# Written exercise a
Please report every line in the rows below that contains the word "Among", copying each line in full.

# Source
+++++
# back propagation

Back propagation is the process of taking a series of neurons, starting at the end, and calculating the effect each neuron has on the outcome of the network. We do this by calculating the gradient (see derivative) of each node. A popular use of back propagation is gradient descent.

# Code

Here's an example of an individual value node that would exist inside of a chain of nodes and the functions it needs for back propagation. You can think of a value node as a simplified neuron.

class Value:

  def __init__(self, data, _children=(), _op='', label=''):
    self.data = data
    self.grad = 0.0
    self._backward = lambda: None
    self._prev = set(_children)
    self._op = _op
    self.label = label

  def __repr__(self):
    return f"Value(data={self.data})"

  def __add__(self, other):
    other = other if isinstance(other, Value) else Value(other)
+++++
# Supplied material
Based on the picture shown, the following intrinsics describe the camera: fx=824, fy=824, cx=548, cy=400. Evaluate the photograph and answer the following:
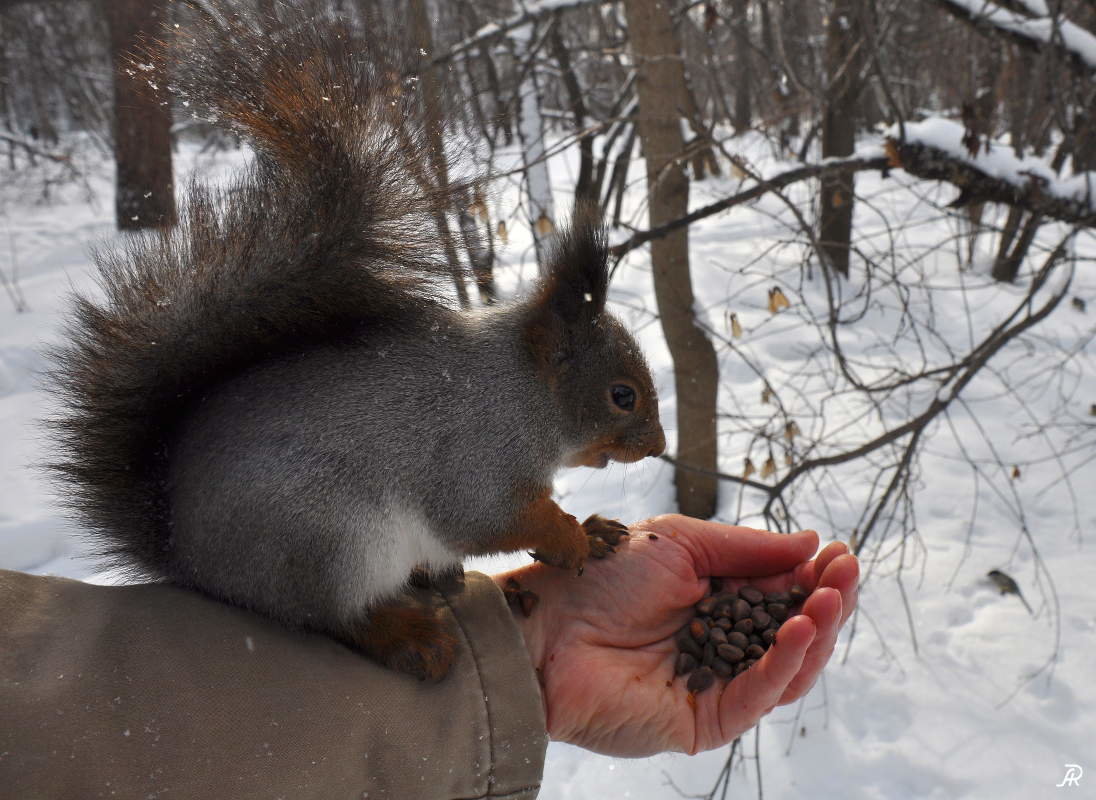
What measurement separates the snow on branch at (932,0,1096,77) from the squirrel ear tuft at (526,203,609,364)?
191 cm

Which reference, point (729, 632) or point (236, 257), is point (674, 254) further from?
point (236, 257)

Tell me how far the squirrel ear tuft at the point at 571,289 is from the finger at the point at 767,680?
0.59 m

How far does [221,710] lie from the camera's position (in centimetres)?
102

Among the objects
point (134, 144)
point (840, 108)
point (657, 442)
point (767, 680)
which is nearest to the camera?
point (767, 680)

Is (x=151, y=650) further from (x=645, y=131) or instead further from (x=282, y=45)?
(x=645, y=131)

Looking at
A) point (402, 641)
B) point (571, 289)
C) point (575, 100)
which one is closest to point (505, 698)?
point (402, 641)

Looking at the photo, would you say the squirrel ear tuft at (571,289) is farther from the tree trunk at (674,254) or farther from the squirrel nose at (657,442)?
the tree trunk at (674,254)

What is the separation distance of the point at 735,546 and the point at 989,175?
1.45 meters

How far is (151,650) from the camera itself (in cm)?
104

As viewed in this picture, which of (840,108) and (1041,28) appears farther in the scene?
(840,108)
+++++
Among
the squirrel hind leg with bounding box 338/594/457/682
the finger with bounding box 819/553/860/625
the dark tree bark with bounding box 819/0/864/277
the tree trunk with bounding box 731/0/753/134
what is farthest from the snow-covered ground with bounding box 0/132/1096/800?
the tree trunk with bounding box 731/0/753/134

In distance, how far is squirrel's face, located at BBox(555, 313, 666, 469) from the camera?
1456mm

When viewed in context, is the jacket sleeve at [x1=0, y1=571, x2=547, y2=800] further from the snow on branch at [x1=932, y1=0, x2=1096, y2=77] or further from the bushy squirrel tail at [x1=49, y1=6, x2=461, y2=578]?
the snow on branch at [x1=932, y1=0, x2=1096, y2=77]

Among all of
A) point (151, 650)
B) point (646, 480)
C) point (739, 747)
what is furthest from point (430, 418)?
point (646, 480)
+++++
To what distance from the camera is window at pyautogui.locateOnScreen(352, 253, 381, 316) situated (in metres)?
+++++
# Written exercise b
According to the back propagation text above, what is a popular use of back propagation?

# Exercise answer a
Among the objects
Among
Among all of

# Exercise answer b
Gradient descent.